Task instructions:
Copy out, from the entries below, each line that holds the string "currencies".

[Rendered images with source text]
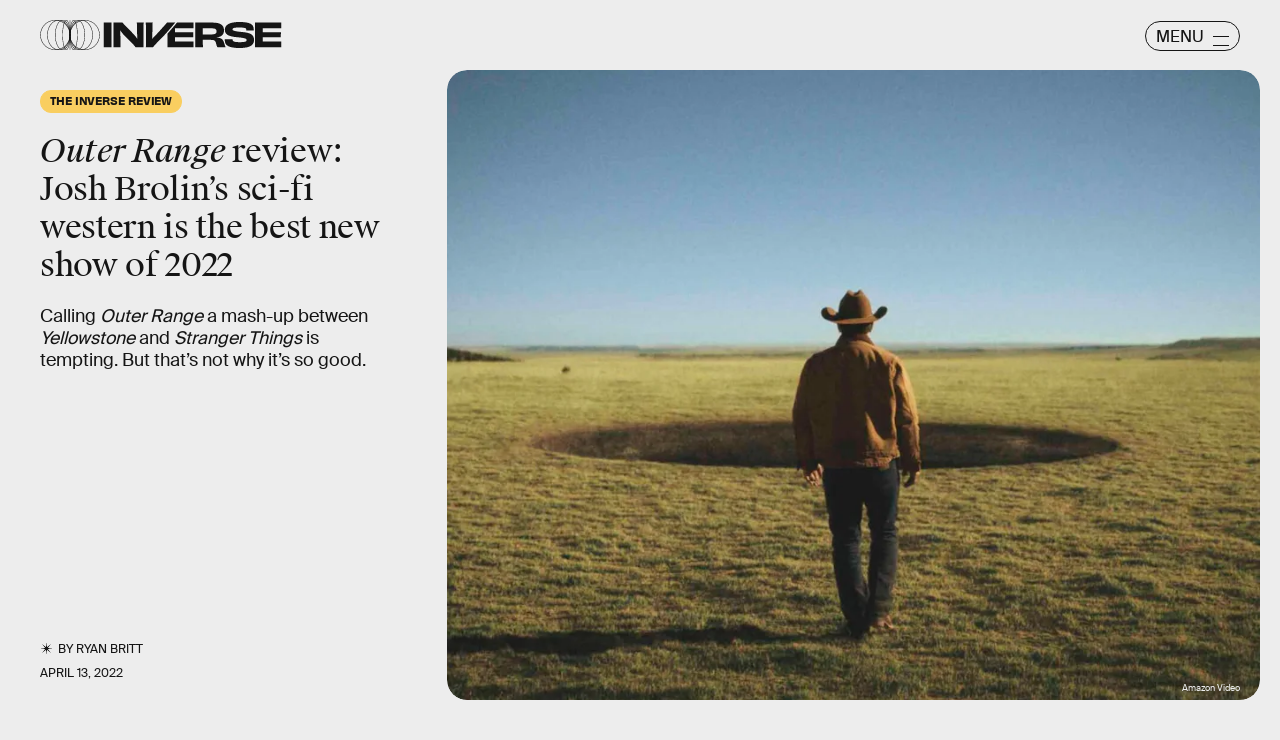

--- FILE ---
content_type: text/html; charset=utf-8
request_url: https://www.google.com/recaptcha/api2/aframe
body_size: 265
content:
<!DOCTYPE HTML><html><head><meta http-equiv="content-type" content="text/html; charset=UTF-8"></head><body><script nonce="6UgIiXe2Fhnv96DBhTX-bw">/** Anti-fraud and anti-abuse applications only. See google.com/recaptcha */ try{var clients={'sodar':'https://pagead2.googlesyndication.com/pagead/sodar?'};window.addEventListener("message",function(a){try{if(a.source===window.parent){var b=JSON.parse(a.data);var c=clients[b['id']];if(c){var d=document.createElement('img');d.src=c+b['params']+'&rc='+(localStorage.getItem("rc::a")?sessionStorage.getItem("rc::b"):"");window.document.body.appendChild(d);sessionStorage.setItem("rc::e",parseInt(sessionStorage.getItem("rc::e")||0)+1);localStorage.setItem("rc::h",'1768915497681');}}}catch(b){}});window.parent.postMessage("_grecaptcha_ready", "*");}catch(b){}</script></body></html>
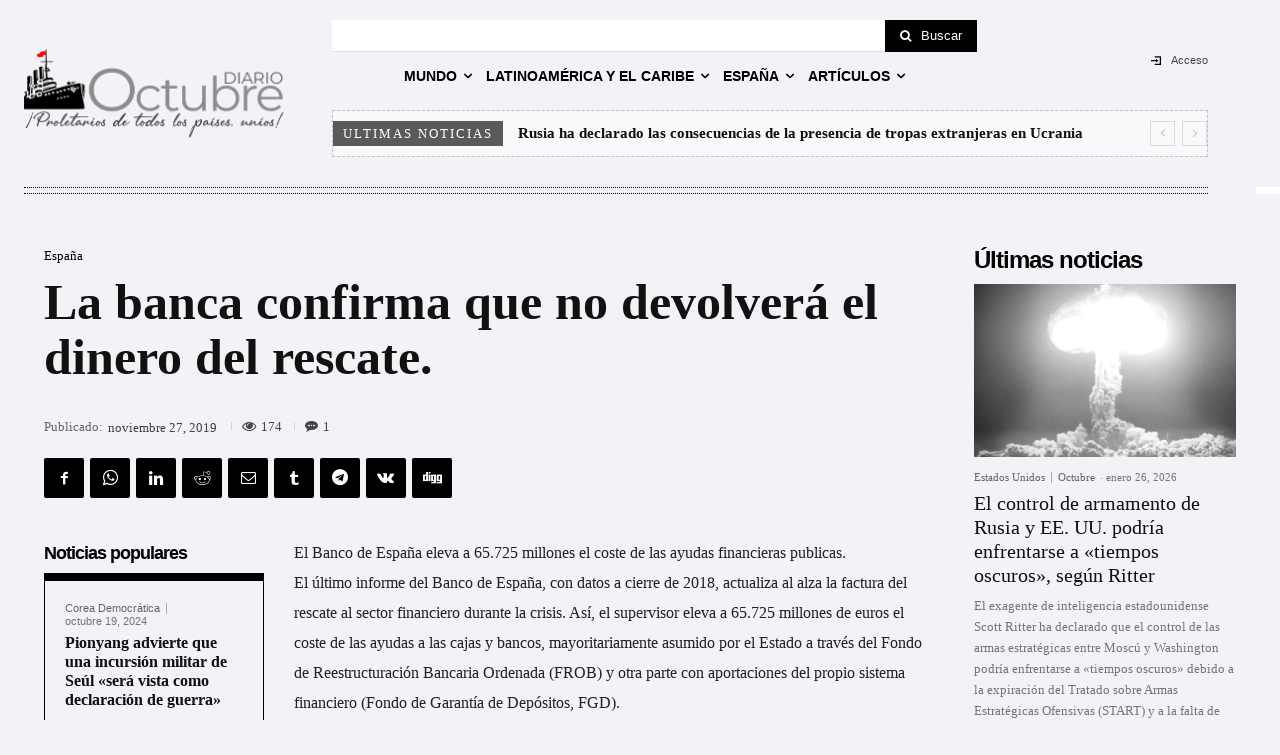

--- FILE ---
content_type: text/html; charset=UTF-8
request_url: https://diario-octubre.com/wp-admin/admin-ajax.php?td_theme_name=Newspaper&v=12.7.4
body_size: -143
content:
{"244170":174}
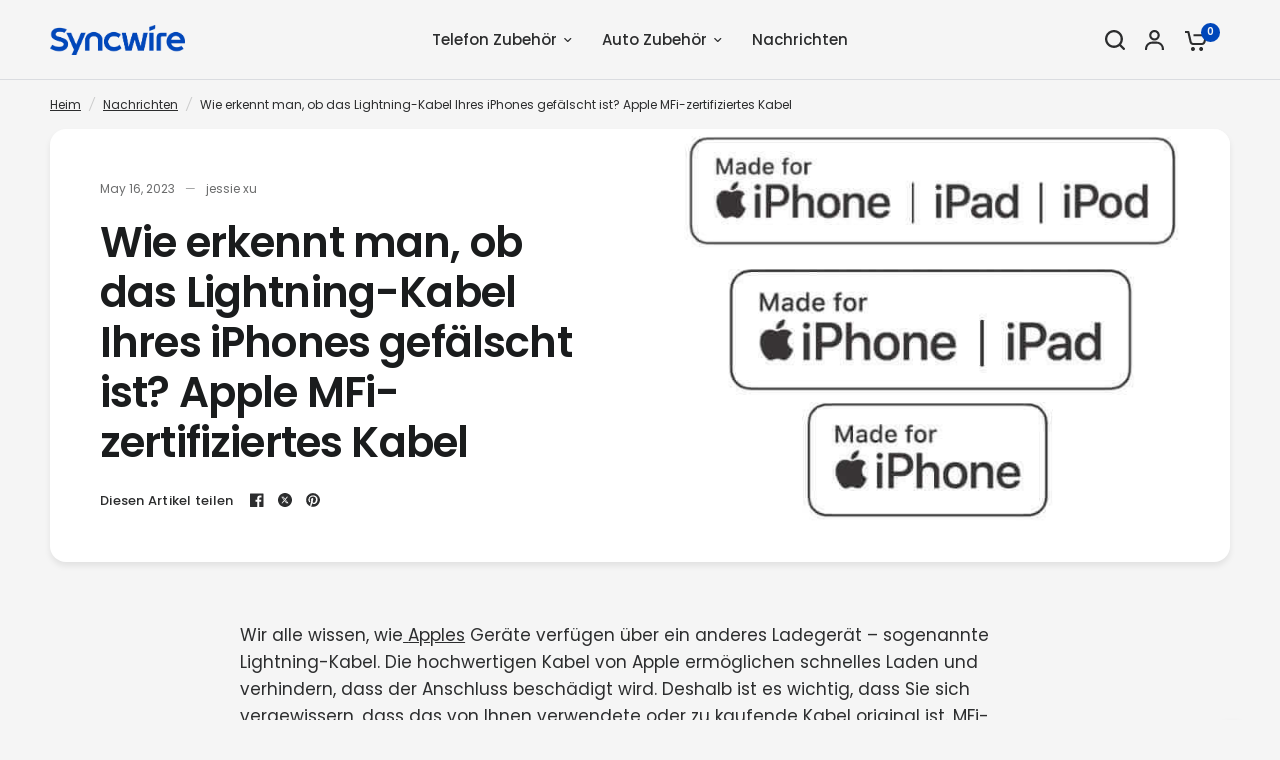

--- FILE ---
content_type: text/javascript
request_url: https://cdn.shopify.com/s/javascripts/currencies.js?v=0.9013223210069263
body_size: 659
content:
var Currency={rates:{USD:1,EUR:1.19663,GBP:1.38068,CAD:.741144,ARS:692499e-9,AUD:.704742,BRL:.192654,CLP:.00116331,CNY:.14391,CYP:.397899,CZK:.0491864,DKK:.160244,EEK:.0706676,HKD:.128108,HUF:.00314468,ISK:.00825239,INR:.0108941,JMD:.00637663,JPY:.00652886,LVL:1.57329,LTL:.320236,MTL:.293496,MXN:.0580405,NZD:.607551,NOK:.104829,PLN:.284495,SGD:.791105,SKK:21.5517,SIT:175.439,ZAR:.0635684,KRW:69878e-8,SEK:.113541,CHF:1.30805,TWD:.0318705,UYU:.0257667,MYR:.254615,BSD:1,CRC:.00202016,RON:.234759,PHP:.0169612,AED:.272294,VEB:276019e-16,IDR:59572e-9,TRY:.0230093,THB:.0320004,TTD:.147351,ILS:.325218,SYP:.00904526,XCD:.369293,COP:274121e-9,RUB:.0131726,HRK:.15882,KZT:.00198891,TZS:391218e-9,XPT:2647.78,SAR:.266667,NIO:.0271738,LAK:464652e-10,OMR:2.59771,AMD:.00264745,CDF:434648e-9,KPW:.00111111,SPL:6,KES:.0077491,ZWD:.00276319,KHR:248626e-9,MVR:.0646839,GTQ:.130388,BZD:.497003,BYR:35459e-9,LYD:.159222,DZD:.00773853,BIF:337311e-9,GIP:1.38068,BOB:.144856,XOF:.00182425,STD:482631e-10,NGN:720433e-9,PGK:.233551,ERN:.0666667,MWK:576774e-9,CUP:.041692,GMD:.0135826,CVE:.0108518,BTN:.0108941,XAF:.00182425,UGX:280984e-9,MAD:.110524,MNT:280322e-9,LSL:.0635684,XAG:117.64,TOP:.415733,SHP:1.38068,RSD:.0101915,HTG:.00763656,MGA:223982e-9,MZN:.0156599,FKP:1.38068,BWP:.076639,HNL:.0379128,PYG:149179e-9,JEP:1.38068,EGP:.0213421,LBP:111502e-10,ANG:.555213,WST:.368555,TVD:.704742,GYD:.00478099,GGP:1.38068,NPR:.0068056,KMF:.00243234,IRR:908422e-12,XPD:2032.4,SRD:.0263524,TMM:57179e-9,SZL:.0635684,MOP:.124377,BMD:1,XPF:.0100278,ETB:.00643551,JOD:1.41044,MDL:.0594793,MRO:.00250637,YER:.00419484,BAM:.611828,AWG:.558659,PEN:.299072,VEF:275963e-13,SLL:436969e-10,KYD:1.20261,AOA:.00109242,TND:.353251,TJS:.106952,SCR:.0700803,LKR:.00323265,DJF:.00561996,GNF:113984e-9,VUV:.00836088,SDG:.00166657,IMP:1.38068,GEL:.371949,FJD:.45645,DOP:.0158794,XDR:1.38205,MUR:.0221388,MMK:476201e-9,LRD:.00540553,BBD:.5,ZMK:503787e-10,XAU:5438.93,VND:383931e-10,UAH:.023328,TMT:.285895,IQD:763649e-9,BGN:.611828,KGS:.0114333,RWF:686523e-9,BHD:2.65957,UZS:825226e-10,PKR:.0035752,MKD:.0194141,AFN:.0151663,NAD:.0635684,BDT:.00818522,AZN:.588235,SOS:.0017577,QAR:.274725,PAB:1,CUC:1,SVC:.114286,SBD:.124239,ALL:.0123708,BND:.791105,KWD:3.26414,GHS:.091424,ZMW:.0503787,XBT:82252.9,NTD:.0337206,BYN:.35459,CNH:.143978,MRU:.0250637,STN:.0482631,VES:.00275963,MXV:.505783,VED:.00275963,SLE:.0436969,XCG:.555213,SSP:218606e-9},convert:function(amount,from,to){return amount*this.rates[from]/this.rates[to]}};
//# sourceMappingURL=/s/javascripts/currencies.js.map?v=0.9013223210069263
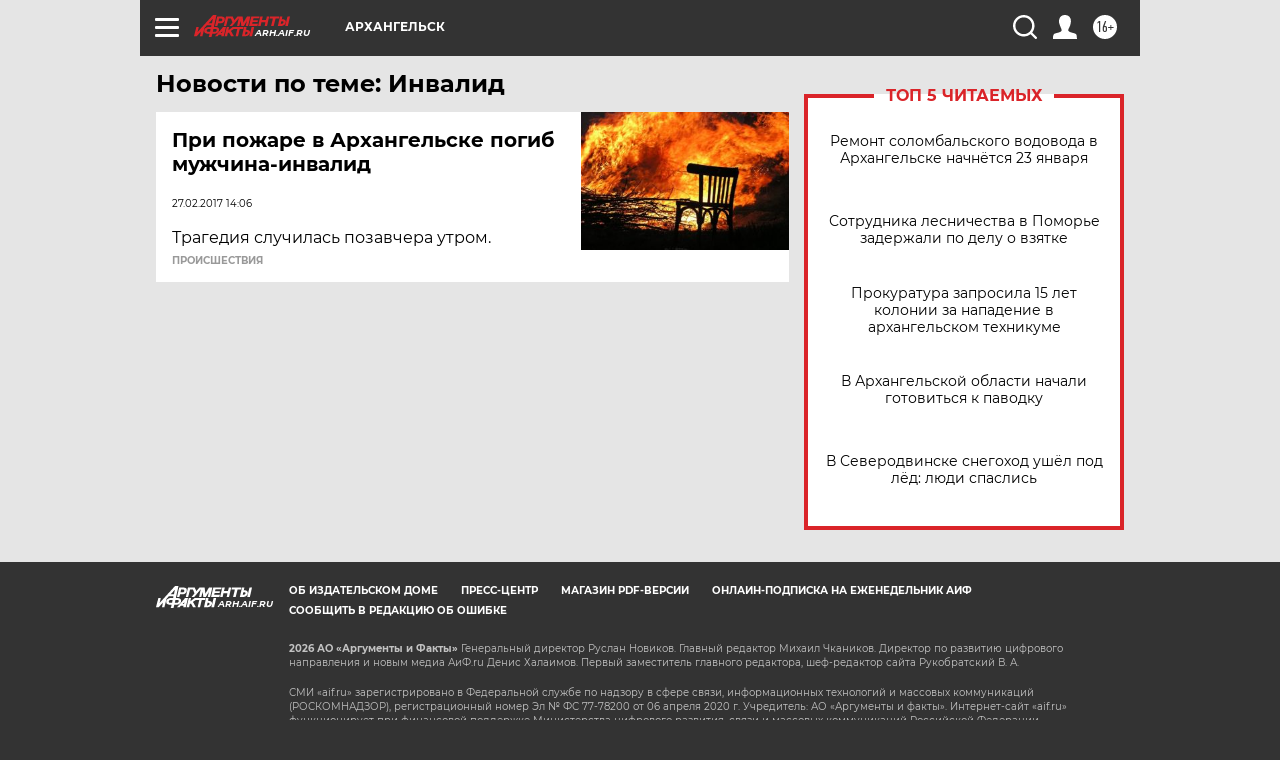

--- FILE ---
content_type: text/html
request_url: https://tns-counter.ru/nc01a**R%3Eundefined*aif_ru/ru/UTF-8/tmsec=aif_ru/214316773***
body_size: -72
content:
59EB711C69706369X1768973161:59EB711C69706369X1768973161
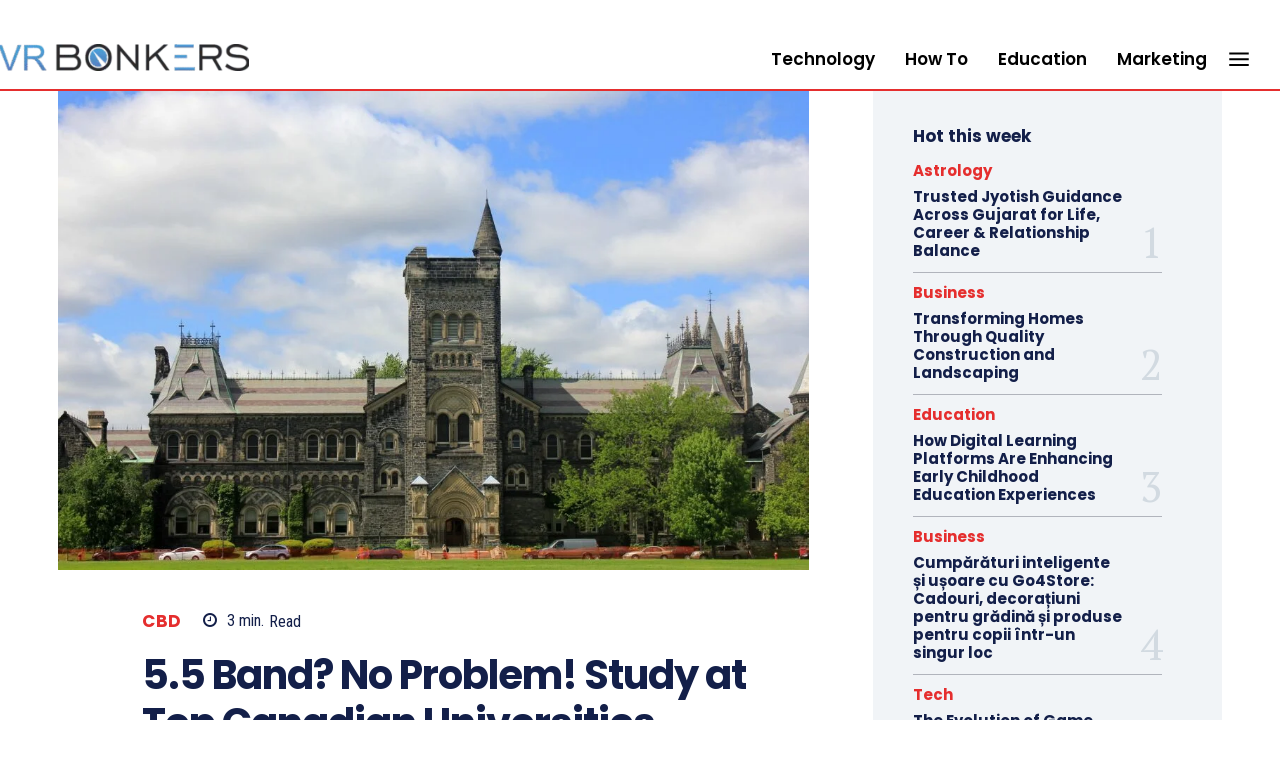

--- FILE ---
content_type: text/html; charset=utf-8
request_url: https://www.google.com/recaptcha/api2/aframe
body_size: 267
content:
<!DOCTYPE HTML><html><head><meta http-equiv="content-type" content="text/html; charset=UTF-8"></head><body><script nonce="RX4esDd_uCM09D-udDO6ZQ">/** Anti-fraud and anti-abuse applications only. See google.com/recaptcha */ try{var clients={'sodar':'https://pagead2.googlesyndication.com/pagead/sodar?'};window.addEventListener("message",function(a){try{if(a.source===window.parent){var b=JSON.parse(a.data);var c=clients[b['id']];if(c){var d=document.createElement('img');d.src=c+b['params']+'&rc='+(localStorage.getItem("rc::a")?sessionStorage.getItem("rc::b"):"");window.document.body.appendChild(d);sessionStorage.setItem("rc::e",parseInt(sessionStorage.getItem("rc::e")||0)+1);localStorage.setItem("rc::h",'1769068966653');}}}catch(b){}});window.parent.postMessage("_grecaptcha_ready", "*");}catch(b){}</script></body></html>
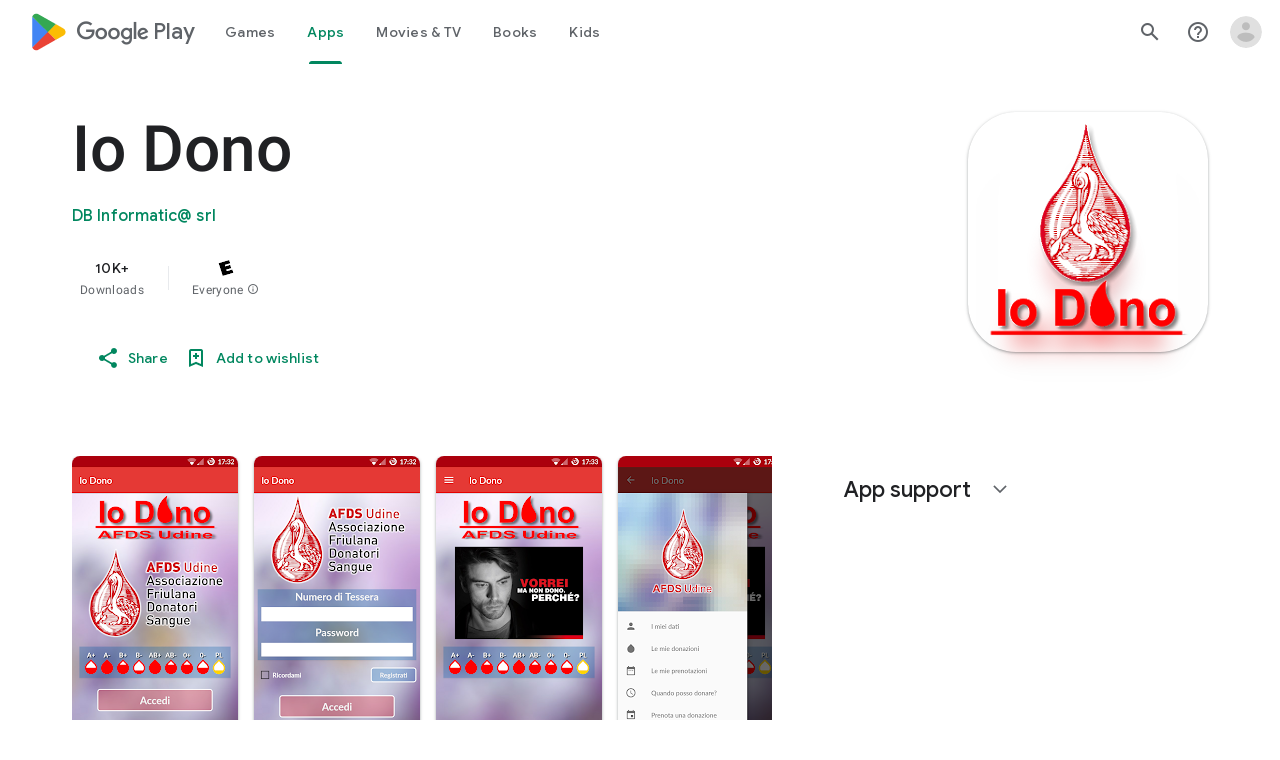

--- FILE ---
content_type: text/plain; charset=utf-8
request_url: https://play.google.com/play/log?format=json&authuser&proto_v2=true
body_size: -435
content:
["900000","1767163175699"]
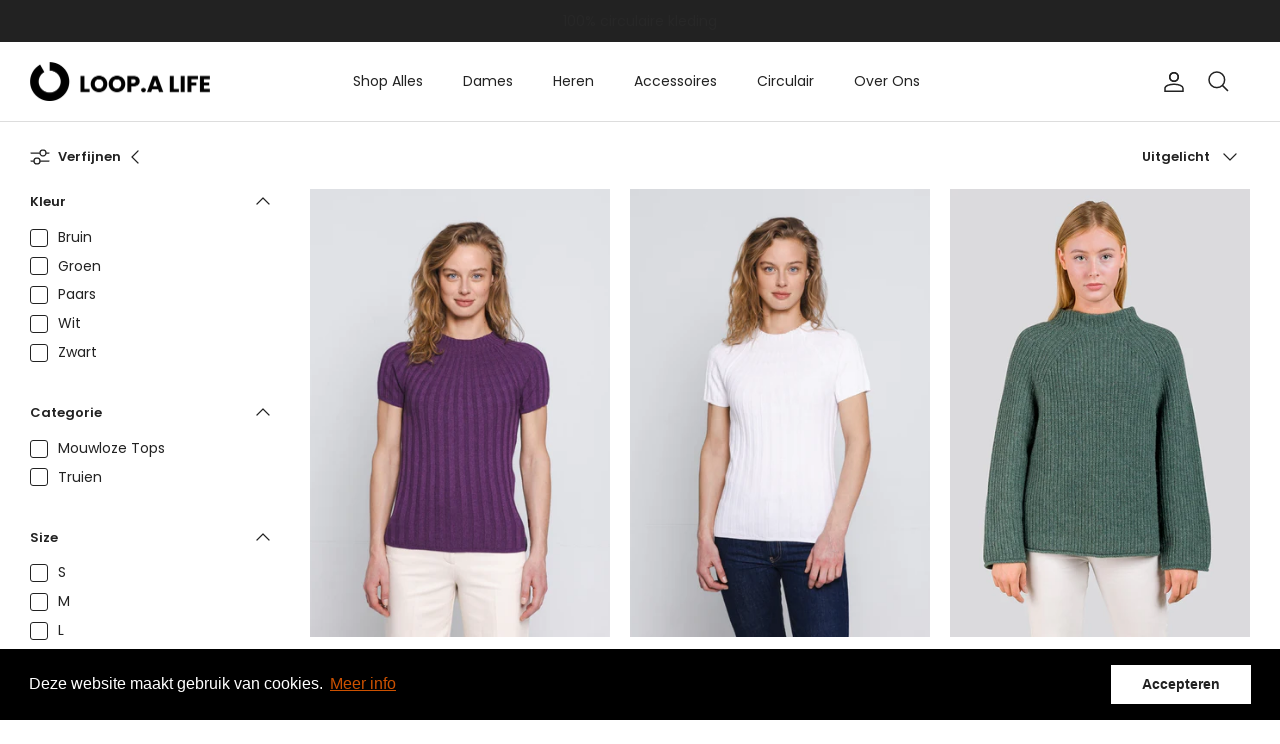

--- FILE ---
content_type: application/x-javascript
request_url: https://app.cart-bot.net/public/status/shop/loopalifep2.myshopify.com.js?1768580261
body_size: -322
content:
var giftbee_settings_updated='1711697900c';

Result for this exercise:
request_url: https://cdn.shopify.com/s/javascripts/currencies.js?v=0.9013223210069263
//# sourceMappingURL=/s/javascripts/currencies.js.map?v=0.9013223210069263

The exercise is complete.